BEGIN

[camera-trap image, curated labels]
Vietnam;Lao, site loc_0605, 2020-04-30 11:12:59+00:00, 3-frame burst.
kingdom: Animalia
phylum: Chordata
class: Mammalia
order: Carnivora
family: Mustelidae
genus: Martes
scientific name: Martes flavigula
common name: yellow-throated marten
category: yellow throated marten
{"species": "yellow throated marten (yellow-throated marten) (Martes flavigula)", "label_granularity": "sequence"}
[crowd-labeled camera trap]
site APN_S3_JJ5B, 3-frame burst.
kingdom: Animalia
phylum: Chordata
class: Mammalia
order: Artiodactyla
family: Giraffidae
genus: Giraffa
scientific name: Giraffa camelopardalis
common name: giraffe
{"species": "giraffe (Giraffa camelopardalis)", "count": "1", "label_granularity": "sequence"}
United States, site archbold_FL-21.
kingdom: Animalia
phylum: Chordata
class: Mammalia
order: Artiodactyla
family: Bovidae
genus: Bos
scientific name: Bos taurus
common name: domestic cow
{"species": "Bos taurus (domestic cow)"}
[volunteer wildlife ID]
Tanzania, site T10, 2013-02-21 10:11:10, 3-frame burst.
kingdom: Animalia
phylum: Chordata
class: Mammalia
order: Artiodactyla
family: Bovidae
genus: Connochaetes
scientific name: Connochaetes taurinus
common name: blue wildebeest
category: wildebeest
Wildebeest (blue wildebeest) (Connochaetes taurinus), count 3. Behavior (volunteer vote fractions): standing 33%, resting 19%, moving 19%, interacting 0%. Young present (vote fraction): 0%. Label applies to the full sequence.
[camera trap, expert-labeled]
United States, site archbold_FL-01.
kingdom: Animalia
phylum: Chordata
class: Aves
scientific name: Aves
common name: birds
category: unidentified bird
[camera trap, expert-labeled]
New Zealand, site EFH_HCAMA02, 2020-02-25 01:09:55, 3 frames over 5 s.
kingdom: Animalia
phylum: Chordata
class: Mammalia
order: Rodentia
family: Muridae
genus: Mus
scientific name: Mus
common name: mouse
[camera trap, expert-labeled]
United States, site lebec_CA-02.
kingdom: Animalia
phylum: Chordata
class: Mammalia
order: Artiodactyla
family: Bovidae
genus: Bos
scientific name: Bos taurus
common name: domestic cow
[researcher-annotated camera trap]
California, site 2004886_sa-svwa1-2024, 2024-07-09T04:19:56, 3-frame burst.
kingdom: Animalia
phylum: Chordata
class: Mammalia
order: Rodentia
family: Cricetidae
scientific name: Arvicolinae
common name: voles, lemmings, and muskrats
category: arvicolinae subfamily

END

§ **Task prompt**
Wherever "yellow" appears in a line of the entries, copy that line.

§ **Output**
common name: yellow-throated marten
category: yellow throated marten
{"species": "yellow throated marten (yellow-throated marten) (Martes flavigula)", "label_granularity": "sequence"}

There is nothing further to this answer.